There are further limitations of this study. First, those who did not use the VM (eg, intervention is not acceptable to them or they did not have sufficient digital literacy) were not incorporated into this study. It would be essential to get the views of this population prior to expanding this service to optimise improving access. Additionally, the VM did not capture what proportion of participants are transgender and also was not accessible to those under 18, both of which are priority groups and could represent an important focus for future research. Finally, the interview uptake overall was low and included fewer heterosexual and never testers than the overall VM users so therefore not necessarily representative and generalisability may be limited.

Conclusion

This study aimed to explore acceptability of VMs to distribute HIVST and STISS kits from the service user and stakeholder perspective. There are gaps in testing provision which prevent timely diagnosis and treatment. These gaps have historically affected ‘high-risk’ groups but now the shifting demographic means testing strategies to improve access are imperative.

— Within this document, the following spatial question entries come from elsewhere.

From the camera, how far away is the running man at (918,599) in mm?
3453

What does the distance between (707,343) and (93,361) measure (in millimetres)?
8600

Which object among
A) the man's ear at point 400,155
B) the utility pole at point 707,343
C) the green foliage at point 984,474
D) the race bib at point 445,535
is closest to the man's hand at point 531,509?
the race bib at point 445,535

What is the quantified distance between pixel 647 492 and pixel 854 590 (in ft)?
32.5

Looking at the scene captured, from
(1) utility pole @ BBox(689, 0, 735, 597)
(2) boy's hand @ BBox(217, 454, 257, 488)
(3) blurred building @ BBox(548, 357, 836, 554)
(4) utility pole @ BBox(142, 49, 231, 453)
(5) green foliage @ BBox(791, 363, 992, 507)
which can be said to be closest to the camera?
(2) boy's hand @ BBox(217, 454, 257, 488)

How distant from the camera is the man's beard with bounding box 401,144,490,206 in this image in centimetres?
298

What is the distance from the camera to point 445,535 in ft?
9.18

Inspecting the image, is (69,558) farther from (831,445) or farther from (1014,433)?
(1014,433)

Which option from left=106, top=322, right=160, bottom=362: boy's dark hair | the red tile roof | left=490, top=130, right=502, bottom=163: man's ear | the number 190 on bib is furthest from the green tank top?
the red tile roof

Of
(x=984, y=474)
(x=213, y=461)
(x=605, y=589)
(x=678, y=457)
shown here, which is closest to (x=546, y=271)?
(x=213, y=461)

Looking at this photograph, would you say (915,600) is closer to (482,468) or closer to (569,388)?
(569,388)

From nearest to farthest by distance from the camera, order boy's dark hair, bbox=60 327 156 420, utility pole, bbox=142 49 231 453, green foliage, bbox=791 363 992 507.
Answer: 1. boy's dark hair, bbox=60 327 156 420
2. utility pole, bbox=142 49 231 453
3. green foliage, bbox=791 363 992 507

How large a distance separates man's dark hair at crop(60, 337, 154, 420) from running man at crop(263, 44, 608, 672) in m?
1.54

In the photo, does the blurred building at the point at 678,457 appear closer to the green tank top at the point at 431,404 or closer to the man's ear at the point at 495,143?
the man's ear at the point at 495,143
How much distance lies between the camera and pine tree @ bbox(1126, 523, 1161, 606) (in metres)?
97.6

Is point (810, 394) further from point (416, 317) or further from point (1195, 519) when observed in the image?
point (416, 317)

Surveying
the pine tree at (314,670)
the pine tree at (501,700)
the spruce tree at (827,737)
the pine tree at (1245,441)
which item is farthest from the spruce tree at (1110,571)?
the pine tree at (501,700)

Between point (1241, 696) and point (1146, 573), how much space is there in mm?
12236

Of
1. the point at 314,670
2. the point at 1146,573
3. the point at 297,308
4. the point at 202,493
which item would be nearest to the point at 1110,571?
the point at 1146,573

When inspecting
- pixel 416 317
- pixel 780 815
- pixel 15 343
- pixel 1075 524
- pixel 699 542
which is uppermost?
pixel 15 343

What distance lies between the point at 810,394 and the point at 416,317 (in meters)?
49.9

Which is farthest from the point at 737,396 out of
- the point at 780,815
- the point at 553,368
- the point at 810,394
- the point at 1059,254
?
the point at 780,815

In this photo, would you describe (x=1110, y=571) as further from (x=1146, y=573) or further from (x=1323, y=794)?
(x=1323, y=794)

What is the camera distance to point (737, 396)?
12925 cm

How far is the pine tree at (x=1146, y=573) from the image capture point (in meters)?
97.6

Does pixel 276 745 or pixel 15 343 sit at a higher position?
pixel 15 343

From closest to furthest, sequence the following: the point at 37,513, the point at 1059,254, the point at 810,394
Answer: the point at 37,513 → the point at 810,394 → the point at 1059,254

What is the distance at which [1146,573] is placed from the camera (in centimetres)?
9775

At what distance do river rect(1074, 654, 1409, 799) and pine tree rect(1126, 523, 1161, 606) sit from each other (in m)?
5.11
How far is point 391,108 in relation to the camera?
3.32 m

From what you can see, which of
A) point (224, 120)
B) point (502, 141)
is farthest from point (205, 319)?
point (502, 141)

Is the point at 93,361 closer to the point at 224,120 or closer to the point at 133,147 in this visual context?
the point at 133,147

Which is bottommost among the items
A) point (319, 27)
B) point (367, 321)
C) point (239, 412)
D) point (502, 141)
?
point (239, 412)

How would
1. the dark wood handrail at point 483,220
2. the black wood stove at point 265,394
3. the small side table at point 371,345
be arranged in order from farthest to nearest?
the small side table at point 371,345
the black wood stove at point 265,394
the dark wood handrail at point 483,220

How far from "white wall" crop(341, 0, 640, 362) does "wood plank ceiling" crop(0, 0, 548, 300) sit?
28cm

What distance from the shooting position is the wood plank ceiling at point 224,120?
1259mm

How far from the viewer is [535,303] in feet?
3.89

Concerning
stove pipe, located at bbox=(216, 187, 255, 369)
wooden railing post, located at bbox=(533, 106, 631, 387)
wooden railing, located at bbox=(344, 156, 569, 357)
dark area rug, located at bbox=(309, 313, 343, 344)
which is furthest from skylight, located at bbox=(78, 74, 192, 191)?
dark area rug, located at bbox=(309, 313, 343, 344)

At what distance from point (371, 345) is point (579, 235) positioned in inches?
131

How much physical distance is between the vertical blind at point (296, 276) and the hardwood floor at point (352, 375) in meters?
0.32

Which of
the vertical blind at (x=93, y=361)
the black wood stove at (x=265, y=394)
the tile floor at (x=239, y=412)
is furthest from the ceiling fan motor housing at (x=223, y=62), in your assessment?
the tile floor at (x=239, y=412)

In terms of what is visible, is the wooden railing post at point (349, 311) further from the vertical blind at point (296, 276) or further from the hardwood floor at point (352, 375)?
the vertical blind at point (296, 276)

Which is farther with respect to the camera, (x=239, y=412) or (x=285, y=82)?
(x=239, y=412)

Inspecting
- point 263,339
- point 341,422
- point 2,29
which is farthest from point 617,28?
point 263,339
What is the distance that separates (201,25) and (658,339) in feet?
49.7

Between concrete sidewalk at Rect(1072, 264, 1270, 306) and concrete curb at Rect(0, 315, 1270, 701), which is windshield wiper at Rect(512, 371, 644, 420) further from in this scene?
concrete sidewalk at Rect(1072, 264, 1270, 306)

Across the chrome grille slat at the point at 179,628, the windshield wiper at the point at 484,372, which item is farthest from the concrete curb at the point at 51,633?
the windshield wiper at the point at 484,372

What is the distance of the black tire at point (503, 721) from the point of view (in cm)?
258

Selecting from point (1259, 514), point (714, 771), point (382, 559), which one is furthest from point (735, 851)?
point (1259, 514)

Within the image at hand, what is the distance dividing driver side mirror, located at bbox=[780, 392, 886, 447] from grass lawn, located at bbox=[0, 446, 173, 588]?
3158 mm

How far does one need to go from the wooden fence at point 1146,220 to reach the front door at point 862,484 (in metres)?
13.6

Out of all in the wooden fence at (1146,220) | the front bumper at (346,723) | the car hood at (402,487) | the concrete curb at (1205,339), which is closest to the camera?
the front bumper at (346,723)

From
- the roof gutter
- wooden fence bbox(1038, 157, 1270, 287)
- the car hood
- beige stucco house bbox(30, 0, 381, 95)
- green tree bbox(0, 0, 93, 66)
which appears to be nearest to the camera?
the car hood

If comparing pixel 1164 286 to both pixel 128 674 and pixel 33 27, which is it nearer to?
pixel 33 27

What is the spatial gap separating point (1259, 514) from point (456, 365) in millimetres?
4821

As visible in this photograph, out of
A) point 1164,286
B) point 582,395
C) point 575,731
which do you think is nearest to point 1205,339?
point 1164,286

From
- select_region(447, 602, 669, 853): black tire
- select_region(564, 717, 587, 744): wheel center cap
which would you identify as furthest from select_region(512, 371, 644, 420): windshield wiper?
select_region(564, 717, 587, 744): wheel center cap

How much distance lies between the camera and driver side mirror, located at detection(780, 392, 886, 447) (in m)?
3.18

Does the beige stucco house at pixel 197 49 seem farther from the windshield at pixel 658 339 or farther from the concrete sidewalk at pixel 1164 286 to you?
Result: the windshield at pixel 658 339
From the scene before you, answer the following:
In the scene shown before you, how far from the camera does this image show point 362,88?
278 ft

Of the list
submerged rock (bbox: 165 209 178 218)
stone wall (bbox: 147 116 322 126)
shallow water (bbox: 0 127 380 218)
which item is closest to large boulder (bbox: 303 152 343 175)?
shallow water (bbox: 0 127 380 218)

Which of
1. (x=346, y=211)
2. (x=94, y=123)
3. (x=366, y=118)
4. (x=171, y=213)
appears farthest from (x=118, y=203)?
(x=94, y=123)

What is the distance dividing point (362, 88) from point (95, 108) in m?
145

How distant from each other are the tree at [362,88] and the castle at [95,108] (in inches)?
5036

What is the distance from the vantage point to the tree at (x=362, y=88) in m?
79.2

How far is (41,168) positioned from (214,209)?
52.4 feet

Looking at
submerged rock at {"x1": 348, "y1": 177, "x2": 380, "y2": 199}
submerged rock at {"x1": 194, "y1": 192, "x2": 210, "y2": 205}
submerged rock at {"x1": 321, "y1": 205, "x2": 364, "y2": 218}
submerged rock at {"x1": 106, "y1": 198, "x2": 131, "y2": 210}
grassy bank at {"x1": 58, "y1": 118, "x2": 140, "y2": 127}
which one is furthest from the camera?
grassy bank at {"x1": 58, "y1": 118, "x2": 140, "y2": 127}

The role of a VM to codistribute HIVST and STISS kits is encouraging with confidentiality and immediate access as the main benefits. More education concerning the HIVST mouth swab is required to counter concerns. From a stakeholder perspective, the pathway is beneficial and the role of community champions to reduce stigma is encouraging.

Further work on operational sustainability with scale-up and targeted focus groups for those who approach the machine and do not use it, as well as heterosexuals, never testers and disabled people to discuss accessibility, are recommended.